-- start Data provided --
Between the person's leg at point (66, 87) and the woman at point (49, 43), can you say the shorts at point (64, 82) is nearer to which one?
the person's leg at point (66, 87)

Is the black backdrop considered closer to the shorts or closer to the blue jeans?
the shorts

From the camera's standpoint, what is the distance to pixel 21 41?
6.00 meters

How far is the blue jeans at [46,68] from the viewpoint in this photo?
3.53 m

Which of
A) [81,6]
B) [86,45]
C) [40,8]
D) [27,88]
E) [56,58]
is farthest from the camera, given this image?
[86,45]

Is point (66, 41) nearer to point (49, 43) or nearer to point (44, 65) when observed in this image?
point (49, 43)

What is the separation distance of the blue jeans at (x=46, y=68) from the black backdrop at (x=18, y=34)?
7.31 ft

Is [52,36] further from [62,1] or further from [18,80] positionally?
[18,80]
-- end Data provided --
-- start Data provided --
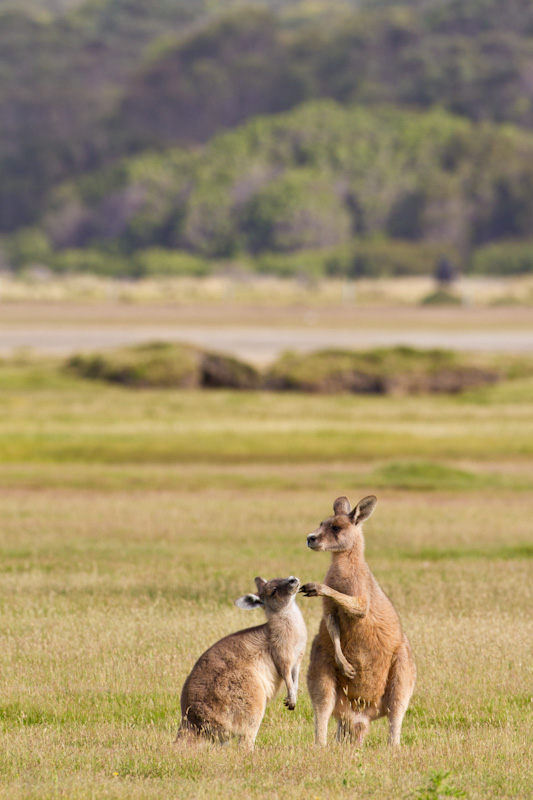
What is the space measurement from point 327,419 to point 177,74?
-- end Data provided --
-- start Data provided --
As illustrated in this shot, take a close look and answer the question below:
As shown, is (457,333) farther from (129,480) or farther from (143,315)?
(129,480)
-- end Data provided --
Directive:
Format the part that opens with the line containing "Between the person's" and closes with the line containing "6.00 meters" as a Markdown table with the columns "Row" and "Line". Number each row, give one line per row, and skip blank lines.

Complete response:
| Row | Line |
|---|---|
| 1 | Between the person's leg at point (66, 87) and the woman at point (49, 43), can you say the shorts at point (64, 82) is nearer to which one? |
| 2 | the person's leg at point (66, 87) |
| 3 | Is the black backdrop considered closer to the shorts or closer to the blue jeans? |
| 4 | the shorts |
| 5 | From the camera's standpoint, what is the distance to pixel 21 41? |
| 6 | 6.00 meters |